# Choctawhatchee bay red snapper



## txbonedriver (Nov 17, 2010)

Planned to take the kids to Timberholes Labor Day but waves were a bit too big for a comfortable trip. Fished some bottom structure in the bay instead and got the kids onto a bunch of black sea bass, white snapper, and topped it off with a nice 20" red snapper. I didn't realize they ventured into the bay. All fish released to be caught another day. One of the kids even spotted a green rattle cork "swimming" against the current and, after casting on it and snagging it, they brought in a lively ladyfish. 
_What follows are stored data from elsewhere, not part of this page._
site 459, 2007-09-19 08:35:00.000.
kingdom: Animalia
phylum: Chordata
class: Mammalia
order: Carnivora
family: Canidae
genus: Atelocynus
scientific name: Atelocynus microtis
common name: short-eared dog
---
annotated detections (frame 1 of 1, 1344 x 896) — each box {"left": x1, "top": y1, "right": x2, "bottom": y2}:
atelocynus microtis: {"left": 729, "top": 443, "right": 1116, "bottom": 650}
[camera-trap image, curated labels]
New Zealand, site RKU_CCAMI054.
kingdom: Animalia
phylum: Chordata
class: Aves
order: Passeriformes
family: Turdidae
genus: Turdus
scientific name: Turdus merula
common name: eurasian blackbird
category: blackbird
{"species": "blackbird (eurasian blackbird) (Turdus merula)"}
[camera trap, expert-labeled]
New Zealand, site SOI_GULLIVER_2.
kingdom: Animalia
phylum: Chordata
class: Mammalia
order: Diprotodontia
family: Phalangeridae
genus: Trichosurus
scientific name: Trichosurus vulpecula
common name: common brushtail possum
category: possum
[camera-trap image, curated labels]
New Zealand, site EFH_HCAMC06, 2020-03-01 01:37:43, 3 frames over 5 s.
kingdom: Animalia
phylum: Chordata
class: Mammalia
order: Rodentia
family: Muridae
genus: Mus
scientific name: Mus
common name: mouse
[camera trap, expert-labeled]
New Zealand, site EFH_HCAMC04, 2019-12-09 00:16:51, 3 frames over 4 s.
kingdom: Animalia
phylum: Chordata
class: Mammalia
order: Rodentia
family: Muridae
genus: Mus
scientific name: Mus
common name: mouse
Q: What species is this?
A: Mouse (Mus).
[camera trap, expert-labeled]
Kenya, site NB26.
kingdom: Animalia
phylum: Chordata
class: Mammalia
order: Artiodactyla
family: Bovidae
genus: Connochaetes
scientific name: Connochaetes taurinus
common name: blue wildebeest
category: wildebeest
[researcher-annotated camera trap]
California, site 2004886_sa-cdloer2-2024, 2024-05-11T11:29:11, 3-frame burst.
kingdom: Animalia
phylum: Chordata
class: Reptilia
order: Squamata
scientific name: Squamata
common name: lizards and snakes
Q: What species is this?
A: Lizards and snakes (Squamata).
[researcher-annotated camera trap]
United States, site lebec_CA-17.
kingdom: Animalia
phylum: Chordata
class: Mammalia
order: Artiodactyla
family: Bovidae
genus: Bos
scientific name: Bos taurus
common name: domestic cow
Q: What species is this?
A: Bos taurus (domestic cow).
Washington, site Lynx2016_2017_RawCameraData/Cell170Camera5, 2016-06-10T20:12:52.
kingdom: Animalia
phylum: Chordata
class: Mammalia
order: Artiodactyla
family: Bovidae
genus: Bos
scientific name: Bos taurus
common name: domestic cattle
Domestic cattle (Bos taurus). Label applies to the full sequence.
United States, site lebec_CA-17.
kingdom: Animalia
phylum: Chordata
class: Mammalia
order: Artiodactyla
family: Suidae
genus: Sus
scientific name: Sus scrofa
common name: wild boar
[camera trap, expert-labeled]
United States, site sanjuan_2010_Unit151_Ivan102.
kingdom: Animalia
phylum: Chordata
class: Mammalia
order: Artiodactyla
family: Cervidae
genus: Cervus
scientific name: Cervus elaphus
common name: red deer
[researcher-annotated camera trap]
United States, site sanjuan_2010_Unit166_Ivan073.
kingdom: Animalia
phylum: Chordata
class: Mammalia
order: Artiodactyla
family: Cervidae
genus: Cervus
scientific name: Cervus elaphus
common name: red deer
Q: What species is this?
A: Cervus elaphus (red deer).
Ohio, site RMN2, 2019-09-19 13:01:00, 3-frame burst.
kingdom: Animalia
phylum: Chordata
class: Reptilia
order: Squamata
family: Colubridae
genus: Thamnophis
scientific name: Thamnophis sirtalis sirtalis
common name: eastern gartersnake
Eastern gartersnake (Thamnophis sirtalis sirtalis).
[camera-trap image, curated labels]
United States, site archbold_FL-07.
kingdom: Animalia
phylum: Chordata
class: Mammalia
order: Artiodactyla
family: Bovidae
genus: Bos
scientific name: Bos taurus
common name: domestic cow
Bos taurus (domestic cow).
I know there are a few good red snapper spots in Pensacola bay, does Choctawhatchee have its own resident population?


----------



## Foulhook (Apr 26, 2010)

A rare encounter in Choctawhatchee Bay.


----------



## CaptScoob38 (Jan 30, 2012)

I catch em on structure in about 30ft pretty regular in Pensacola, I would imagine if yall had some deeper holes with some structure you could find some.


----------



## Ron19 (Jan 8, 2009)

We have caught them in decent numbers on 2 wrecks. Not rare at all.


----------



## txbonedriver (Nov 17, 2010)

Got some PMs about where I was fishing.

This spot is in 20' not too far from Joes bayou. The numbers I have downloaded to my Lowrance label them as the Bay Cones. Based on my side scan image of them, they just look like a few piles of small rocks. I can get the numbers if someone needs them but I think they are fairly common public spots.

Next time the gulf is too rough and I get trapped in the bay I'll do some side-scanning around the deeper parts of the bay. If I find some good structure I'll post em up here. I won't share other peoples spots passed to me but I have no problem sharing the ones I find.


----------